Greve geral na França tem paralisação de serviços públicos e manifestações

Esta é a segunda jornada de greve e mobilizações que o presidente francês, Emmanuel Macron, enfrenta. Foram convocadas cerca de 180 manifestações por todo o país para denunciar suas políticas "liberais e de austeridade"

Foto: autor desconhecido.

A jornada de greve e manifestações convocada para hoje (22) na França por vários sindicatos de funcionários do governo e da companhia ferroviária estatal impactou os transportes e parte dos serviços públicos. A informação é da agência EFE.

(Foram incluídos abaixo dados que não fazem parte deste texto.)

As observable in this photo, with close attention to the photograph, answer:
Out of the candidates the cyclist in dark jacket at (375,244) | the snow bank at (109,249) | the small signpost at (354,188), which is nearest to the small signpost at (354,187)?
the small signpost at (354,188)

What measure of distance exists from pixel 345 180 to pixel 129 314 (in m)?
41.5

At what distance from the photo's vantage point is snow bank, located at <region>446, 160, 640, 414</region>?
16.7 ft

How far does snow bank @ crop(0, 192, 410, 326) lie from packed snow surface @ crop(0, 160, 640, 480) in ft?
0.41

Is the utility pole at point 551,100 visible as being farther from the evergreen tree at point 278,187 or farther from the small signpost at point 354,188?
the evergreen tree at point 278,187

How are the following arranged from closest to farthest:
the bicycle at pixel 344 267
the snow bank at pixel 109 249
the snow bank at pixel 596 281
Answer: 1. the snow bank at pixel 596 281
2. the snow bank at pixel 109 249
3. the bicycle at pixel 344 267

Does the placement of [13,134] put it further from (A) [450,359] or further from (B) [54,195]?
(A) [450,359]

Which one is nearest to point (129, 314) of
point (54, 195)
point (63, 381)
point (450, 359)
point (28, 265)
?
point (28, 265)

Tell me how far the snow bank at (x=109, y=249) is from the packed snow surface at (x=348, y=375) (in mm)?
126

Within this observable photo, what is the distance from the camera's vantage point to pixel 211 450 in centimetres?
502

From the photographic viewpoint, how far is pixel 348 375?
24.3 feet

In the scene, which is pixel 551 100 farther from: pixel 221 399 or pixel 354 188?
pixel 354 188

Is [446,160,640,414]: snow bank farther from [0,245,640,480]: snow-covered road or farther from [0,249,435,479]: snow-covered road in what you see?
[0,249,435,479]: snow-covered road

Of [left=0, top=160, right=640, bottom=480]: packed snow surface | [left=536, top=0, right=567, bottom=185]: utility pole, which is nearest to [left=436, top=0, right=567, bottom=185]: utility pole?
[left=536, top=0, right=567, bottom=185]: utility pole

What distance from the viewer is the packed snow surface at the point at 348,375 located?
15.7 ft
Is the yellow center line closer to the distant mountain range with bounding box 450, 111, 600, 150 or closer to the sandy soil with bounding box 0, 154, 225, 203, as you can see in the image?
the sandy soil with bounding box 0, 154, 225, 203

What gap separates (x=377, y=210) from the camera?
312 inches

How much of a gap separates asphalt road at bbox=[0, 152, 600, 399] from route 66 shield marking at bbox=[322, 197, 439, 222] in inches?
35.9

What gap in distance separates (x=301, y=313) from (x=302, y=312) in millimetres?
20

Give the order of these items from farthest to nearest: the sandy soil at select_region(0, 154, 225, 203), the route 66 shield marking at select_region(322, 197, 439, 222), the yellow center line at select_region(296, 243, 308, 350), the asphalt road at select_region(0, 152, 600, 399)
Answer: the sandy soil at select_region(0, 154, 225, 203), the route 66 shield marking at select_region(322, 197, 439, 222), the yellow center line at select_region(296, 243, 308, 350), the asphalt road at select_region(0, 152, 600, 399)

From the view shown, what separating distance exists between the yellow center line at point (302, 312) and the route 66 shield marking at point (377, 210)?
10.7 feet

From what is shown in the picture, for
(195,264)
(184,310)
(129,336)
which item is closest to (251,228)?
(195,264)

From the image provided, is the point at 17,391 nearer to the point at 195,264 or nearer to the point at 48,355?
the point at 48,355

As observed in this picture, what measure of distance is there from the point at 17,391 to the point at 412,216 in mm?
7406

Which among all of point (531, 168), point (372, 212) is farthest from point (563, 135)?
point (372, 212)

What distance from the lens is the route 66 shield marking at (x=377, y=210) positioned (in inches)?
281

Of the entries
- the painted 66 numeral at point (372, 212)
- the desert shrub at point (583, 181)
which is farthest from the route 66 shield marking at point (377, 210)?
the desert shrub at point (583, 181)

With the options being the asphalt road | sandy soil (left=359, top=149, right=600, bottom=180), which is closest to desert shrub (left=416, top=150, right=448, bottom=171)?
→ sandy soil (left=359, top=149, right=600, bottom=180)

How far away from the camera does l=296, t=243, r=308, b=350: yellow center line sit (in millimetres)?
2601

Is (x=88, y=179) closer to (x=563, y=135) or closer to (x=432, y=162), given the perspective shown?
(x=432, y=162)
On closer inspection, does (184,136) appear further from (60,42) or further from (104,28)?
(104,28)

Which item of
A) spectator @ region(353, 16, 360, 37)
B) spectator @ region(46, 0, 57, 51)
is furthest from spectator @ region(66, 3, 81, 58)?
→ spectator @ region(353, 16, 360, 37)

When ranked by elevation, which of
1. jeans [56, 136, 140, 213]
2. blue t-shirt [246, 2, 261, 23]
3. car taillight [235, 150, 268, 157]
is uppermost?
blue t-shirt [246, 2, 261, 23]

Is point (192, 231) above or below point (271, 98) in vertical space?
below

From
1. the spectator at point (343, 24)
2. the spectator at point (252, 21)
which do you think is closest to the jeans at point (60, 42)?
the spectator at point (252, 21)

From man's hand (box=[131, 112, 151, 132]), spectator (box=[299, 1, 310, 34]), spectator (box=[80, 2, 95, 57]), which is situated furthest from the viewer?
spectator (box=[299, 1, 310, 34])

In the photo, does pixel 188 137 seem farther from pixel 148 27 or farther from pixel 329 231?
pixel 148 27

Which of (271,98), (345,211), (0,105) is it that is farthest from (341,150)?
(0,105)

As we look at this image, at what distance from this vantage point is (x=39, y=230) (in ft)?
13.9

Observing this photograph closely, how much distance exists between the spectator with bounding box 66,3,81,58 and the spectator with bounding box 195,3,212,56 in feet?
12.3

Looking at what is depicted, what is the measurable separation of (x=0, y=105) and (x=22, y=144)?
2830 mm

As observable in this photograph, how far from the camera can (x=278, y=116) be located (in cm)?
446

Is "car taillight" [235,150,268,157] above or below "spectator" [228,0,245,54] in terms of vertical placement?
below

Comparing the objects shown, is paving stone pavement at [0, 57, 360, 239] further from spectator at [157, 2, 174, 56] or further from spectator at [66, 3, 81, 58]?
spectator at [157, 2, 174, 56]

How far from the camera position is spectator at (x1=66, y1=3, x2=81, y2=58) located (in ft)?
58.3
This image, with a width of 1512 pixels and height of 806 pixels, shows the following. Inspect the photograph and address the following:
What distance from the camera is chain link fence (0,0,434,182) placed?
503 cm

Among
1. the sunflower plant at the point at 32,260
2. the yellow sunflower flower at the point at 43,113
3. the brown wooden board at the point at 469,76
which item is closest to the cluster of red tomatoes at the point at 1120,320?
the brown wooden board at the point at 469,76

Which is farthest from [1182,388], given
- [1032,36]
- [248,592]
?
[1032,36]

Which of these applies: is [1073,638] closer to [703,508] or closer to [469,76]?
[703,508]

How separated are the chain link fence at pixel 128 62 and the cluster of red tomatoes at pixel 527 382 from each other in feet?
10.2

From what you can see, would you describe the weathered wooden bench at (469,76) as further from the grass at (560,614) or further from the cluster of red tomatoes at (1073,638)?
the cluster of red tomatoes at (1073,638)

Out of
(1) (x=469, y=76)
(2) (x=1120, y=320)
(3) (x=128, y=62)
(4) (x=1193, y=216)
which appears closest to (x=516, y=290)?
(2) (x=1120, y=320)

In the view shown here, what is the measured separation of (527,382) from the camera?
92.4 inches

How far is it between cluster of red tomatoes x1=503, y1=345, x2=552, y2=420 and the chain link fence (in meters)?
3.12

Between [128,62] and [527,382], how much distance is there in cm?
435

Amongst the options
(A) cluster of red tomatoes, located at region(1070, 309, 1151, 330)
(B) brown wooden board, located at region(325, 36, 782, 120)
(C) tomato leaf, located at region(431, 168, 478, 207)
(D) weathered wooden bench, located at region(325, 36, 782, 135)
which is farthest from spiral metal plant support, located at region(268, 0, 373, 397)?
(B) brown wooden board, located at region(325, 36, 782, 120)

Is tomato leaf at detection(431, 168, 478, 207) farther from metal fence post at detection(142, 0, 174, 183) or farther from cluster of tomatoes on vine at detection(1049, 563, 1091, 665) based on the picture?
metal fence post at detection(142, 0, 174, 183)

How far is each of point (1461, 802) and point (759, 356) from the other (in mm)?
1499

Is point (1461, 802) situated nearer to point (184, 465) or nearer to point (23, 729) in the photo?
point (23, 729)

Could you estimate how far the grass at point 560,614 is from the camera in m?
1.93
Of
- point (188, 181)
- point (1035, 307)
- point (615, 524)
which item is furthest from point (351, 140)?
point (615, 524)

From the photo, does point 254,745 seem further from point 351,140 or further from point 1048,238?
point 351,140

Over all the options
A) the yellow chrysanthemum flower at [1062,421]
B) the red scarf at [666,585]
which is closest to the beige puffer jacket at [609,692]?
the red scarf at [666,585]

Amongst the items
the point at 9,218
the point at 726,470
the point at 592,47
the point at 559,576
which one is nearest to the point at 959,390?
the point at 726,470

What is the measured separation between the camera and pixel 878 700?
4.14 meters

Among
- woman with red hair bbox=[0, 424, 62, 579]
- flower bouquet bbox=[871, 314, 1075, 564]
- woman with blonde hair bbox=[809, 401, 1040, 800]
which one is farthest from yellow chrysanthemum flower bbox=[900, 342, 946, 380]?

Esta é a segunda jornada de greve e mobilizações que o presidente francês, Emmanuel Macron, enfrenta. Foram convocadas cerca de 180 manifestações por todo o país para denunciar suas políticas “liberais e de austeridade”.

Devido à previsão de greve entre os controladores aéreos, a Direção Geral de Aviação Civil (DGAC) pediu às companhias que reduzam nesta quinta-feira o seu programa de voos em 30% nos três aeroportos no entorno de Paris: Charles de Gaulle, Orly e Beauvais. A greve dos controladores começou às 5h e termina às 23h locais (entre 1h e 19h em Brasília) e afeta outros aeroportos franceses.

A Sociedade Nacional de Ferrovias (SNCF, na sigla em francês) teve de limitar em 40% a circulação dos trens de alta velocidade, em 25% a dos de longa distância, em 50% a dos regionais, em 30% a da região metropolitana de Paris e em 75% a dos internacionais.

Segundo um dos principais sindicatos de professores, nas escolas a greve será particularmente notada no ensino primário, pois um quarto dos professores aderiu.

O dia de mobilização, que segundo uma pesquisa do instituto Odoxa é considerado justo para 55% dos franceses, acontece depois das manifestações do último dia 15, quando milhares de aposentados protestaram pela perda de poder aquisitivo de suas pensões.

O governo, por sua vez, já disse que não tem intenção de voltar atrás em suas reformas.

O líder da esquerda radical, Jean-Luc Mélenchon, lamentou, em entrevista à emissora BFMTV, que fosse preciso chegar a este ponto: “o povo vai sofrer, vai perder dias de trabalho para defender o serviço público. E tudo por quê? Porque Macron decide aplicar o roteiro da Comissão Europeia”.

O secretário-geral da Confederação Geral do Trabalho, Philippe Martínez, denunciou na emissora France Info que enquanto “dizem que só há um caminho para colocar o país em ordem, o que propõem os funcionários, os trabalhadores ferroviários, são soluções diferentes das do governo”. “Os funcionários defendem uma ideia do serviço público que é a originalidade do nosso país”, acrescentou.